People don't care about social issues put to rest when the economy still sucks, and Rauner was not a social issues warrior like Bill Brady. Pet social issues don't win elections; it's always about the economy.

Illinois pension crisis continued to grow from $83 billion in 2011 to nearly $100 billion now, despite Quinn raising taxes to deal with it in 2011 and gaining over $30 billion in new revenue. Quinn said it would only be to 4% and temporary, but raised it to 5% and actually campaigned on making it permanent. Also, Quinn actually cut educational and environmental spending overall, while there was bureaucratic mismanagement in the remaining funds. Quinn was stained in this past year by a number of scandals and investigations that tarnished his "clean reformer" image like the anti-crime fund that turned bad and revelations about improper payments to various Democratic party members in Cook County.

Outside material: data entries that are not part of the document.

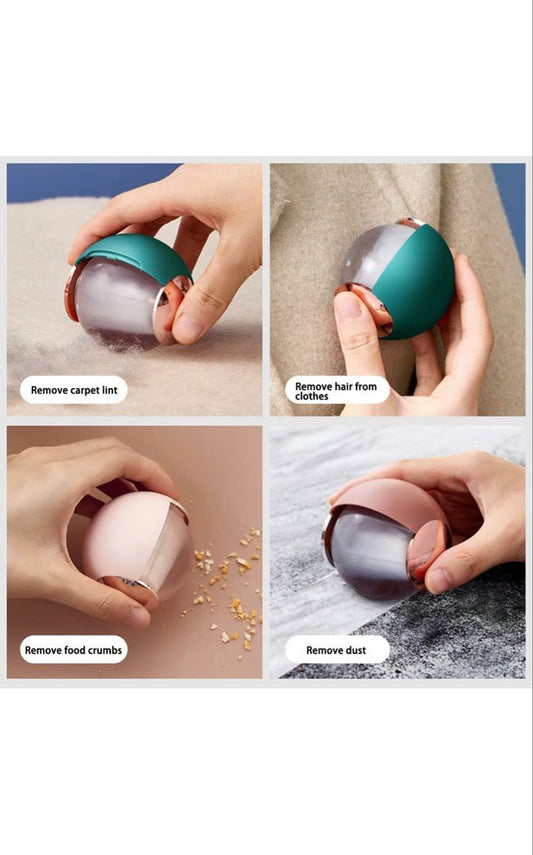 Remove carpet lint

Remove hair from clothes

Remove food crumbs

Remove dust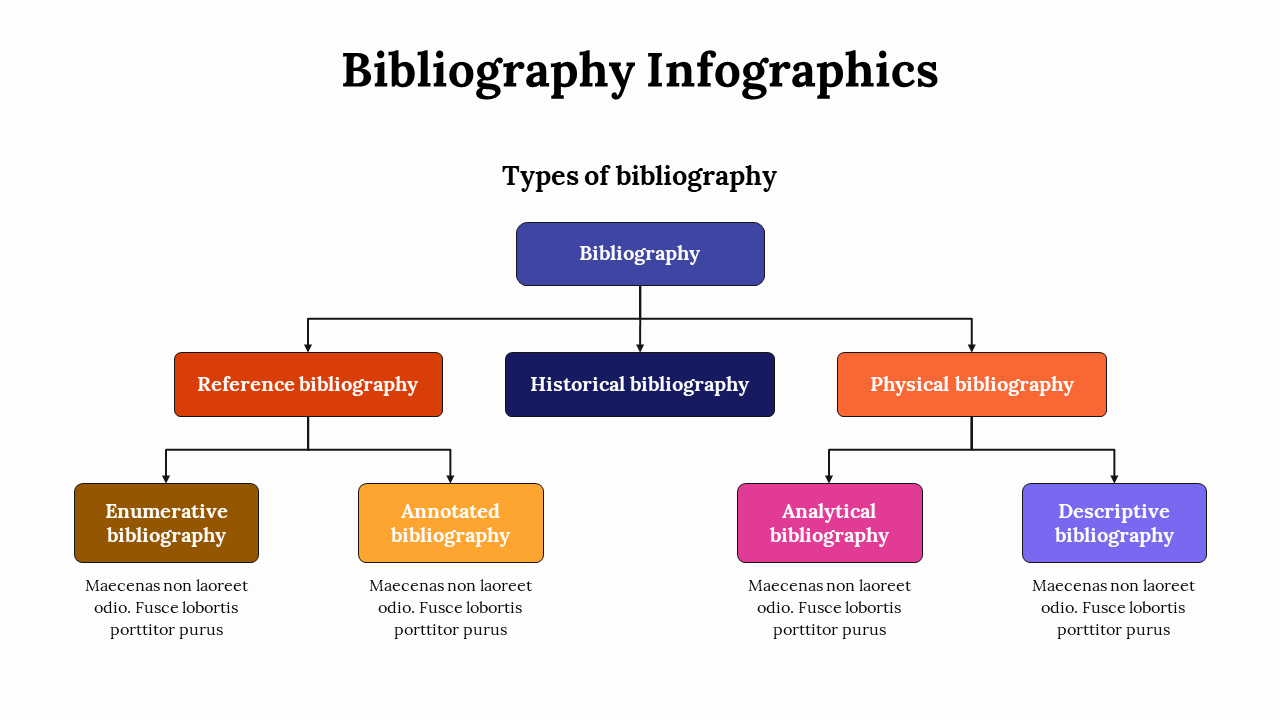 Bibliography Infographics

Types of bibliography

Bibliography

Reference bibliography

Historical bibliography

Physical bibliography

Enumerative bibliography

Maecenas non laoreet odio. Fusce lobortis porttitor purus

Annotated bibliography

Maecenas non laoreet odio. Fusce lobortis porttitor purus

Analytical bibliography

Maecenas non laoreet odio. Fusce lobortis porttitor purus

Descriptive bibliography

Maecenas non laoreet odio. Fusce lobortis porttitor purus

On top of this, Quinn ran a bad campaign, and Rauner ran a decent one. Rauner campaigned solely on economic issues, taxes, the pension crisis and state debt, reform, and education. Quinn primarily tried to paint Rauner as another Romney + Brady, and came off as desperate. People were angry at Quinn, and thus voted him out (but kept a heavily Democratic legislature, hilariously).

If the Illinois GOP nominated a better candidate than Brady in 2010, this would've happened then.